-- TO BE DONE --
Reproduce the listing that follows with no differences at all.

[Stored items]

>>>>

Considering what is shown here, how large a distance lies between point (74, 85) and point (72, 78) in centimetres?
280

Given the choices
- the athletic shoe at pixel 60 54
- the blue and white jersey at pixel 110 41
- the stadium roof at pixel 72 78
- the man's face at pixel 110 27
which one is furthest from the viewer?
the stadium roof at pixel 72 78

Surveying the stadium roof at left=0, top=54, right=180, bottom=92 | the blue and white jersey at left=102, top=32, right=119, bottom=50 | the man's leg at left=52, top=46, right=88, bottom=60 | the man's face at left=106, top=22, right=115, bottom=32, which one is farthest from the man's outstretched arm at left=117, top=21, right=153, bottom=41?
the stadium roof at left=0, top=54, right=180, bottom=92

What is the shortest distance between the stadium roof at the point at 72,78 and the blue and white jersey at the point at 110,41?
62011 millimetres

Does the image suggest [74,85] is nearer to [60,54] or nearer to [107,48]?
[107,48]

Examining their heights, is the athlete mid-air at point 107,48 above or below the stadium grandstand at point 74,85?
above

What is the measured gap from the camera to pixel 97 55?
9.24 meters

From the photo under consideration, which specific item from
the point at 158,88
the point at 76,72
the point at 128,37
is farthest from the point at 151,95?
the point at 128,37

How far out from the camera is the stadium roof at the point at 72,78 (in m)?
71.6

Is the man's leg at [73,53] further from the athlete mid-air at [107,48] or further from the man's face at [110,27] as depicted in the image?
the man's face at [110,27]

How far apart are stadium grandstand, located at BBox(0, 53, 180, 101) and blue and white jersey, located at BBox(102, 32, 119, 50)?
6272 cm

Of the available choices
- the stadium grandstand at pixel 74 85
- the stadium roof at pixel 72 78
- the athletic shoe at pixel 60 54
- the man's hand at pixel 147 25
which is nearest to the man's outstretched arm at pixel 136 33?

<<<<

-- EXPECTED ANSWER --
Considering what is shown here, how large a distance lies between point (74, 85) and point (72, 78) in centimetres?
280

Given the choices
- the athletic shoe at pixel 60 54
- the blue and white jersey at pixel 110 41
- the stadium roof at pixel 72 78
- the man's face at pixel 110 27
which one is furthest from the viewer?
the stadium roof at pixel 72 78

Surveying the stadium roof at left=0, top=54, right=180, bottom=92 | the blue and white jersey at left=102, top=32, right=119, bottom=50 | the man's leg at left=52, top=46, right=88, bottom=60 | the man's face at left=106, top=22, right=115, bottom=32, which one is farthest from the man's outstretched arm at left=117, top=21, right=153, bottom=41?
the stadium roof at left=0, top=54, right=180, bottom=92

What is the shortest distance between the stadium roof at the point at 72,78 and the blue and white jersey at the point at 110,41?
62011 millimetres

Does the image suggest [74,85] is nearer to [60,54] or nearer to [107,48]?
[107,48]

Examining their heights, is the athlete mid-air at point 107,48 above or below the stadium grandstand at point 74,85?
above

What is the measured gap from the camera to pixel 97 55?
9.24 meters

From the photo under consideration, which specific item from
the point at 158,88
the point at 76,72
the point at 128,37
is farthest from the point at 151,95?
the point at 128,37

How far out from the camera is the stadium roof at the point at 72,78 (in m)?
71.6

Is the man's leg at [73,53] further from the athlete mid-air at [107,48] or further from the man's face at [110,27] as depicted in the image?
the man's face at [110,27]

How far apart are stadium grandstand, located at BBox(0, 53, 180, 101) and blue and white jersey, located at BBox(102, 32, 119, 50)?
6272 cm

Of the available choices
- the stadium grandstand at pixel 74 85
- the stadium roof at pixel 72 78
- the athletic shoe at pixel 60 54
- the man's hand at pixel 147 25
which is nearest to the man's outstretched arm at pixel 136 33?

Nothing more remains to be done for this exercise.